Indian small mongooses are opportunistic hunters and feed on a variety of prey. Their diet includes insects, small mammals such as rats and mice, reptiles such as lizards and snakes, as well as birds and their eggs. They are also known to consume fruits, seeds, and other plant material, especially during the non-breeding season.


Indian small mongoose is an adaptable species that can survive in a wide range of habitats. They are generally found in areas with high prey density, and are able to thrive in both natural and human-modified environments. 

The Indian small mongoose is known to inhabit a variety of different habitats, ranging from dense forests to open grasslands and scrublands. They are also commonly found in agricultural areas, where they prey on rodents and other small pests that can damage crops.

In forests, Indian small mongooses are often found near streams or other sources of water, where they hunt for prey such as fish, frogs, and other aquatic animals.

This species is primarily found in North, West, and Northeast India.

Vulnerable Species

Indian small mongooses are not currently listed as a threatened species by the International Union for Conservation of Nature (IUCN). However, they do face threats from habitat loss and fragmentation, as well as hunting and trapping for their fur or as pests.

The population size of Indian small mongooses in India is difficult to estimate due to their widespread distribution and adaptability to different habitats. However, they are considered to be relatively common and are not considered to be at immediate risk of extinction.

It is important to note that Indian small mongooses can have negative impacts on native wildlife and ecosystems in areas where they have been introduced outside of their native range. In some cases, they have been known to prey on native birds and small mammals, leading to declines in their populations.

Protected Areas 

Manas National Park in Assam, is popular for its biodiversity and is home to several mammal species, including Indian small mongooses.

Nameri National Park also located in Assam is known for its dense forests and is home to several mammal species, including tigers, leopards, and Indian small mongooses.

Bandhavgarh National Park, located in Madhya Pradesh, has dense forests and a high density of tigers. It is also home to several other mammal species, including Indian small mongooses.

Sariska Tiger Reserve is located in Rajasthan, and is known for its dry deciduous forests and is home to several mammal species, including leopards, hyenas, and Indian small mongooses.

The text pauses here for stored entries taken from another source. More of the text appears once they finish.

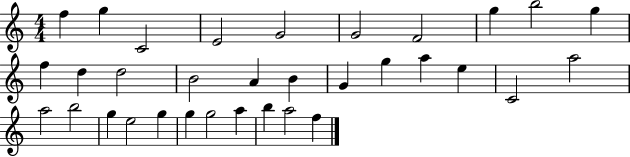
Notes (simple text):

F5/q G5/q C4/h E4/h G4/h G4/h F4/h G5/q B5/h G5/q F5/q D5/q D5/h B4/h A4/q B4/q G4/q G5/q A5/q E5/q C4/h A5/h A5/h B5/h G5/q E5/h G5/q G5/q G5/h A5/q B5/q A5/h F5/q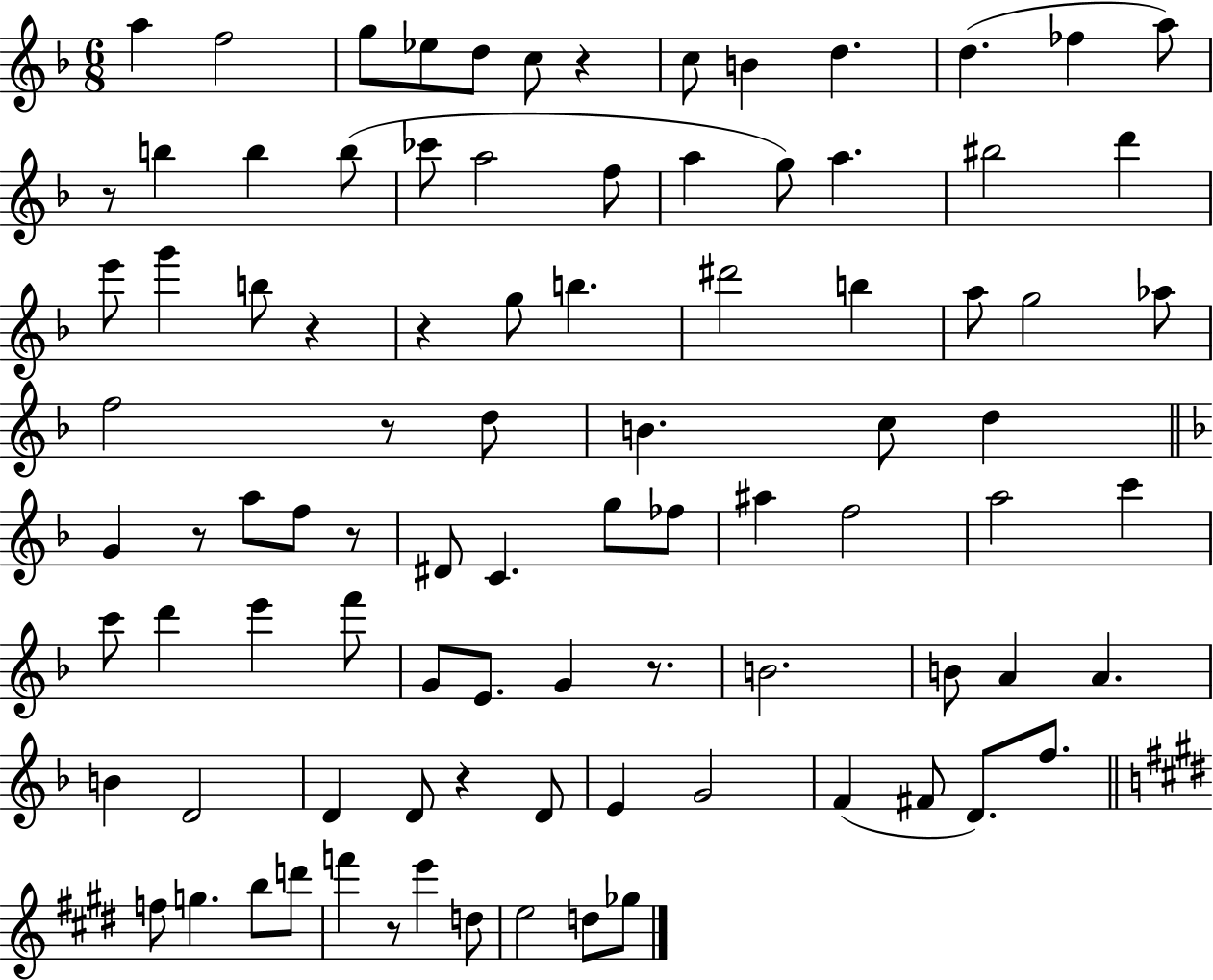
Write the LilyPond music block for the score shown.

{
  \clef treble
  \numericTimeSignature
  \time 6/8
  \key f \major
  a''4 f''2 | g''8 ees''8 d''8 c''8 r4 | c''8 b'4 d''4. | d''4.( fes''4 a''8) | \break r8 b''4 b''4 b''8( | ces'''8 a''2 f''8 | a''4 g''8) a''4. | bis''2 d'''4 | \break e'''8 g'''4 b''8 r4 | r4 g''8 b''4. | dis'''2 b''4 | a''8 g''2 aes''8 | \break f''2 r8 d''8 | b'4. c''8 d''4 | \bar "||" \break \key f \major g'4 r8 a''8 f''8 r8 | dis'8 c'4. g''8 fes''8 | ais''4 f''2 | a''2 c'''4 | \break c'''8 d'''4 e'''4 f'''8 | g'8 e'8. g'4 r8. | b'2. | b'8 a'4 a'4. | \break b'4 d'2 | d'4 d'8 r4 d'8 | e'4 g'2 | f'4( fis'8 d'8.) f''8. | \break \bar "||" \break \key e \major f''8 g''4. b''8 d'''8 | f'''4 r8 e'''4 d''8 | e''2 d''8 ges''8 | \bar "|."
}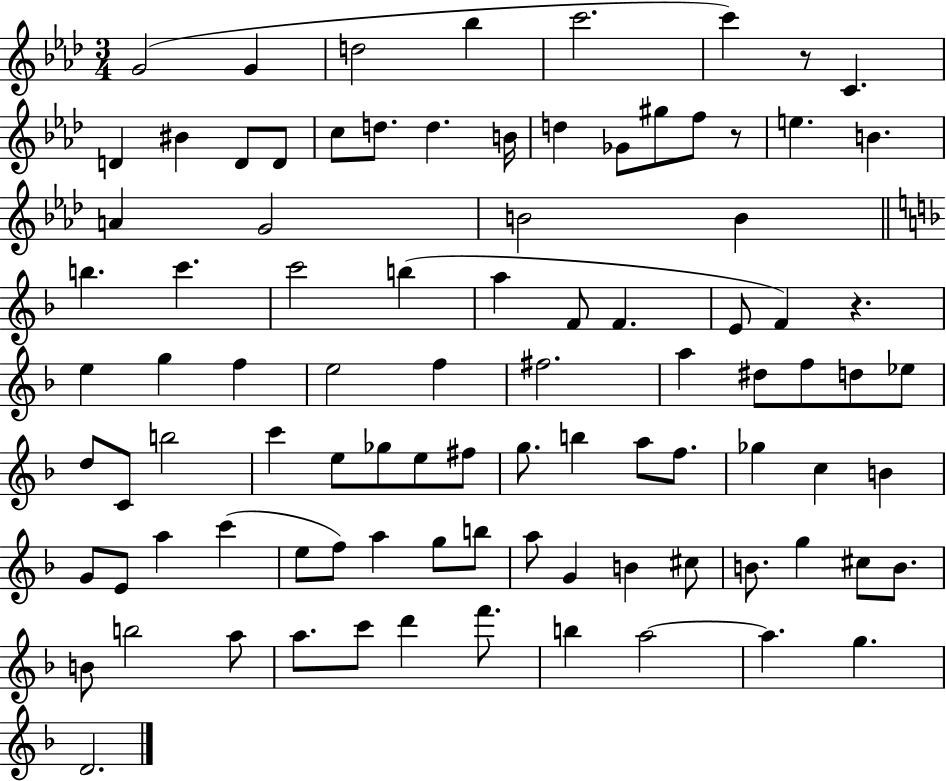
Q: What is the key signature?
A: AES major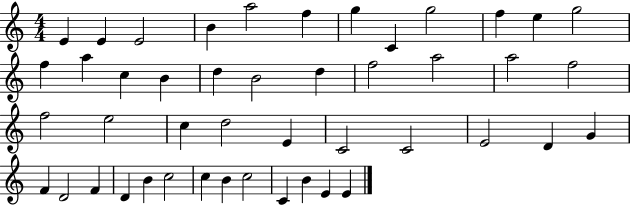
X:1
T:Untitled
M:4/4
L:1/4
K:C
E E E2 B a2 f g C g2 f e g2 f a c B d B2 d f2 a2 a2 f2 f2 e2 c d2 E C2 C2 E2 D G F D2 F D B c2 c B c2 C B E E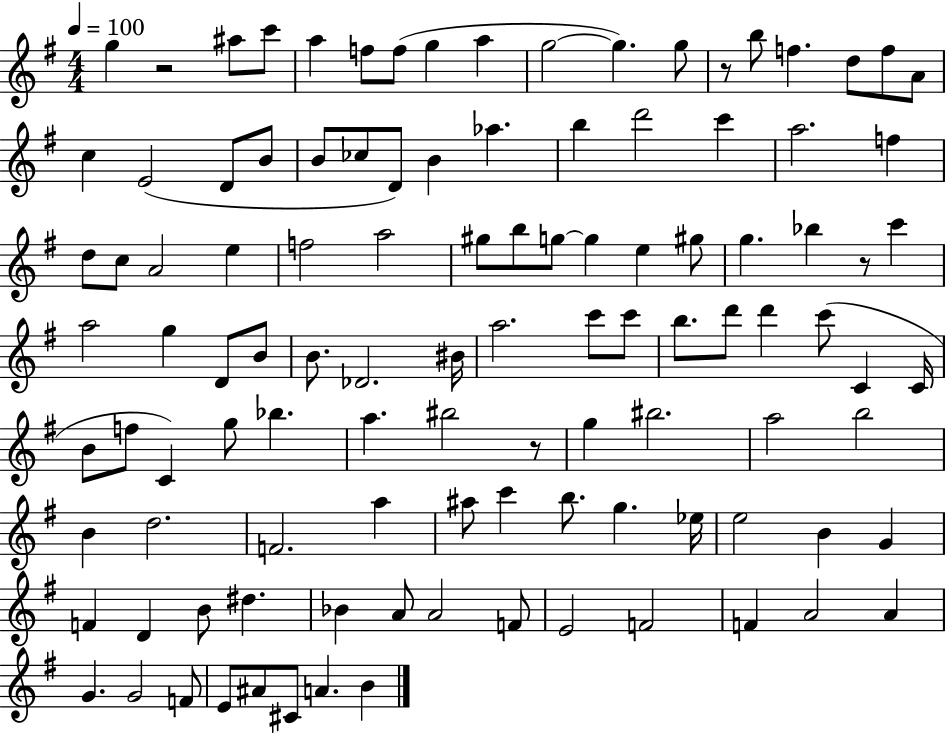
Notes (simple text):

G5/q R/h A#5/e C6/e A5/q F5/e F5/e G5/q A5/q G5/h G5/q. G5/e R/e B5/e F5/q. D5/e F5/e A4/e C5/q E4/h D4/e B4/e B4/e CES5/e D4/e B4/q Ab5/q. B5/q D6/h C6/q A5/h. F5/q D5/e C5/e A4/h E5/q F5/h A5/h G#5/e B5/e G5/e G5/q E5/q G#5/e G5/q. Bb5/q R/e C6/q A5/h G5/q D4/e B4/e B4/e. Db4/h. BIS4/s A5/h. C6/e C6/e B5/e. D6/e D6/q C6/e C4/q C4/s B4/e F5/e C4/q G5/e Bb5/q. A5/q. BIS5/h R/e G5/q BIS5/h. A5/h B5/h B4/q D5/h. F4/h. A5/q A#5/e C6/q B5/e. G5/q. Eb5/s E5/h B4/q G4/q F4/q D4/q B4/e D#5/q. Bb4/q A4/e A4/h F4/e E4/h F4/h F4/q A4/h A4/q G4/q. G4/h F4/e E4/e A#4/e C#4/e A4/q. B4/q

These are found in almost all North states of India. They can be seen in many areas in villages, near ponds and patches of green. They are strong and can live in a lot of different habitats. 


In conclusion, the mongoose is an indispensable carnivorous mammal that plays a vital role in regulating the population of pests and rodents in diverse ecosystems. Their remarkable adaptations, such as their imperviousness to venom and lightning-fast reflexes, render them highly efficient hunters of snakes and other perilous prey. Nevertheless, mongoose populations face an imminent threat from habitat destruction, hunting, and the aggressive spread of invasive species. Therefore, concerted conservation efforts are indispensable to safeguard and preserve these invaluable members of our ecosystems. The significance of the mongoose cannot be overstated, as they contribute to the equilibrium and well-being of varied ecosystems, and their preservation is crucial for maintaining the biodiversity of our planet.